Mezopotamya Ajansı’ndan (MA) Ömer Güngör SYKP kurucularından Mahir Sayın’a, Ortadoğu’da İsrail-İran gerilimiyle artan çatışmalar karşısında, PKK kurucusu ve önderi Abdullah Öcalan’ın çözüm önerilerine, bu bağlamda demokratik toplum, konfederalizm ve sosyalizm modeline ilişkin görüşlerini sordu. Ancak Sayın’ın değerlendirmelerine MA’da yine kısaltılmış haliyle ve sorular da kısmen değiştirilmiş olarak yer verildi. Biz Ömer Güngör’ün ilk sorularını ve aynı zamanda Siyasi Haber’ in de yazarlarından olan Mahir Sayın’ın verdiği cevapları eksiksiz yayımlıyoruz. – SH
“Emperyalistler arası paylaşım gerginliklerinin ortasında yer alan Ortadoğu’da, bölgesel hegemonya gerilimlerinin de katkısıyla oluşan durum bitmez tükenmez bir gerilim ve savaş ortamı yaratmaktadır… Sayın Öcalan’ın önerdiği demokratik konfederalizm, bölge halklarının barışa ve refaha kavuşabilmeleri için tek seçenek gibi durmaktadır. Zaten başka hiçbir barışçıl proje de ortada yoktur.”
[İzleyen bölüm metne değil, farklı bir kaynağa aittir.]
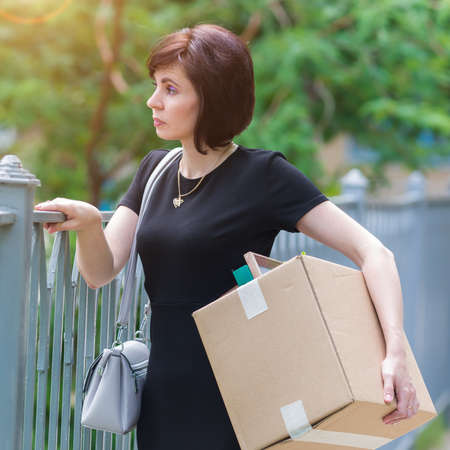 A fired woman with box of personal belongings stands at the fence thinking. Banque d'images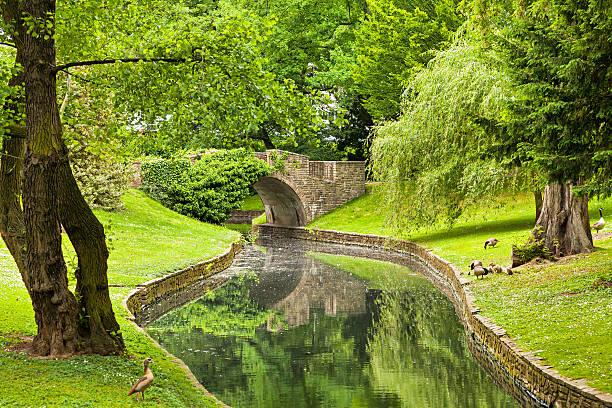Stone Bridge in Parc de la Boverie in Liege Stone Bridge in Parc de la Boverie in Liege, Wallonia, Belgium lulik stock pictures, royalty-free photos & images
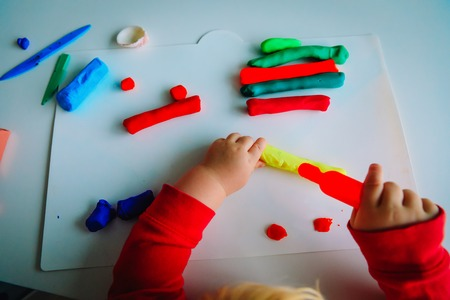 Child playing with clay molding shapes, learning and crafts Reklamní fotografie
“Demokratik Sosyalizm ve konfederalizm tüm bir kapitalist sistemin düşman olacağı bir seçenek oluşturmaktadır… Ama insanlığın kapitalizmin yarattığı yabancılaşmadan ve hatta yok oluştan kurtuluşu da ancak bu projenin başarıya ulaşmasıyla mümkündür.”
4 Nisan 1949 tarihinde kurulan NATO, Afganistan müdahalesi ile ilk defa Ortadoğu’ya fiili bir müdahalede bulundu. Bugünkü İran-İsrail arasındaki mevcut çatışmaya kadar uzanan bu müdahale tarihsel olarak mezhepsel gerilimler ve küresel güçlerin vekâlet savaşlarıyla şekillenmeye devam ediyor. Bu savaşlara dair birçok teorik tartışma yürütüldü. Sizce bu savaşlar, Ortadoğu’daki kapitalist hegemonya mücadelesinin bir sonucu olarak mı derinleşiyor, yoksa başka yapısal faktörler de var mıdır?
Ortadoğu’nun küresel açıdan önemi antik çağlardan beri devam edegelir. Bu zıtlaşmaların yarattığı dinsel, mezhepsel ve ulusal çelişkiler kapitalizmin yarattığı yeni çelişkilerle iç içe geçmiş olarak yaşamaya devam etmektedirler. Ancak 20. yüzyılın başından beri domates yetiştirmek değil de petrol çıktığı için bu stratejik önem yeni bir stratejik düzeyde ekonomik anlam kazanmıştır. Bölgenin başına gelenlerde şimdiki esaslı neden petrol kaynaklarının aşağı yukarı yüzde 50’sine ve gaz rezervlerinin de yüzde 40’ına sahip olmasıdır. Enerji bütün kapitalizmin damarlarında akan kan gibidir. Bu rezervlerin paylaşımı küresel büyük güçlerin olduğu kadar bölgesel hegemonya peşinde olan bölge ülkelerinin hepsi açısından da son derecede önemlidir. Akdeniz havzasının gaz zenginliği de yeni bir bölgesel hegemonya kavgası faktörünü işin içine dahil etmiştir.
Buna ek olarak İsrail devletinin bölgede emperyalizmin bir ileri karakolu olarak kurulmasının ardından bölgenin stratejik matriksine İsrail’in güvenliği de yeni bir faktör olarak girmiş bulunuyor.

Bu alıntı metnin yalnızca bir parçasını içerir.